Invoice OCR Automation for an Accounting Firm

From 12 hours/week of manual data entry to under 1 hour of review. End-to-end representative engagement.

Sector: Accounting / Bookkeeping
Duration: 4 weeks build + 2 weeks bedding-in
Budget band: £3,500 fixed-price build + £150/month run

1. The problem

A mid-sized Cambridgeshire accounting firm processes ~800 supplier invoices per month across 60+ clients. Most arrive as email PDFs or scanned images. The existing process: a bookkeeper opens each invoice, types supplier name, invoice number, line items, VAT, and totals into Xero, files the original. Average 12 hours per week of skilled time, spread across two team members, on work no client wanted to be billed for. The firm uses Dext for the easy cases; the awkward 30% of invoices (multi-line, badly-photographed, foreign-supplier formats, hand-corrected) still need manual handling.

2. Stack

Language: Python 3.12

LLM: OpenAI GPT-4o (structured output mode)

OCR: AWS Textract (Form / Table extraction)

Schema validation: Pydantic v2

Compute: AWS Lambda + EventBridge (event-driven)

Database: PostgreSQL on Neon (audit log + idempotency)

Integration: Xero API (bills as drafts, not direct post)

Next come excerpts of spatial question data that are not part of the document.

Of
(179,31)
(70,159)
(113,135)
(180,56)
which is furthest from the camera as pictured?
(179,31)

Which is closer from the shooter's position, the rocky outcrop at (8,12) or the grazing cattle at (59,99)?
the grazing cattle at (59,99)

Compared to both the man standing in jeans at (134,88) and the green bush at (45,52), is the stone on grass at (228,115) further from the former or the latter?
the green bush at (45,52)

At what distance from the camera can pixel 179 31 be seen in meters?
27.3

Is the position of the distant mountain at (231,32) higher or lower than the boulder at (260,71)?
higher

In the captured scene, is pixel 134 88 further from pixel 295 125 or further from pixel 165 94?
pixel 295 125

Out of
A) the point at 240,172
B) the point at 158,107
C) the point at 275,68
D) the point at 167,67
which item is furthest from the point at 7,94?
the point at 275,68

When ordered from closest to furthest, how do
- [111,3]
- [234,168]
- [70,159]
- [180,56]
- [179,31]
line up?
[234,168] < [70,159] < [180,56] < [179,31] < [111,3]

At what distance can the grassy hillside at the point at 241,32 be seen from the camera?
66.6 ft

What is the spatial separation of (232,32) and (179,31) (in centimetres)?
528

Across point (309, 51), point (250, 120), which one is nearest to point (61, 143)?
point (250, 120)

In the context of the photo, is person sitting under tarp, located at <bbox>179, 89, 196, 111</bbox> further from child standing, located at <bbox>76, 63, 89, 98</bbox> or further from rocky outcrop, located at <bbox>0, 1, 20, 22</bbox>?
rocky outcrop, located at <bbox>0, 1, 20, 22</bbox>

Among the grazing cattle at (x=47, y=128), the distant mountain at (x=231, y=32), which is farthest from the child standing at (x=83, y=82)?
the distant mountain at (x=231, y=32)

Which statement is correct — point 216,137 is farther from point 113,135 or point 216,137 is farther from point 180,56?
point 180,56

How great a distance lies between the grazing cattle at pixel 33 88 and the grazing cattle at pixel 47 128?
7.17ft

Email ingest: AWS SES inbound to S3 → Lambda trigger

Alerting: Slack webhooks for exception queue + daily summary

Observability: CloudWatch + Sentry

3. Architecture

System topology — what runs where, what talks to what:

    +--------------------+      +--------------------+      +---------------------+
    |  Email inbox       |      |  AWS SES inbound   |      |  S3 attachment      |
    |  (forwarded from   | ---> |  receives, stores  | ---> |  bucket (PDF/PNG)   |
    |   suppliers)       |      |  attachments       |      |                     |
    +--------------------+      +--------------------+      +----------+----------+
                                                                       |
                                                                       v
        +-------------------------+   +-------------------------+   +-------------------------+
        |  AWS Textract           |   |  GPT-4o structured     |   |  Pydantic schema        |
        |  - Form extraction      |   |  output:                |   |  validation              |
        |  - Table extraction     | ->|  - Supplier             | ->|  Reject malformed,      |
        |  - Confidence scores    |   |  - Invoice #            |   |  retry once,             |
        |                         |   |  - Line items + VAT     |   |  escalate to queue       |
        +-------------------------+   |  - Totals + due date    |   +------------+------------+
                                      +-------------------------+                |
                                                                                  v
                                       +--------------------+      +--------------------+
                                       |  Confidence route: |      |  Audit log         |
                                       |  >=85%, known supp |----->|  (Postgres,        |
                                       |  -> auto Xero draft|      |   append-only)     |
                                       |  60-84% -> queue   |      |  Every decision,   |
                                       |  <60% -> flag      |      |  every action      |
                                       +--------+-----------+      +--------------------+
                                                |
                                                v
                                       +--------------------+      +--------------------+
                                       |  Xero API          |      |  Slack notify      |
                                       |  - Bill as DRAFT   |----->|  Per-bookkeeper    |
                                       |  - Attach original |      |  daily summary     |
                                       |  - Tag with conf.  |      |                    |
                                       +--------------------+      +--------------------+

4. Automation flow

End-to-end runtime flow — what happens when a real input arrives:

Trigger. Supplier emails an invoice to bookkeeping@.co.uk. AWS SES receives, deposits attachment to S3, fires a Lambda within 5 seconds.
Extraction. Textract extracts raw text + tables. Output passed to GPT-4o with a strict schema-output prompt. Returns structured JSON for supplier name, invoice number, dates, line items with VAT breakdown, totals.
Validation. Pydantic validates the JSON against a strict schema. Any failure triggers ONE retry with stricter prompting before escalating to human-review queue.
Confidence scoring. Each field gets a confidence score. Combined into overall confidence. Routing decision: 0.85+ with known supplier = auto-draft to Xero. 0.60-0.85 = bookkeeper review queue. <0.60 or duplicate detected = flag for partner attention.
Action. Xero bill created as DRAFT (never auto-posted). Original PDF attached. Internal metadata tags confidence score and trace ID. Bookkeeper reviews + approves to post.
Audit + notify. Every decision written to Postgres append-only audit log: input hash, extracted fields, confidence, route taken, human action. Daily Slack summary per bookkeeper.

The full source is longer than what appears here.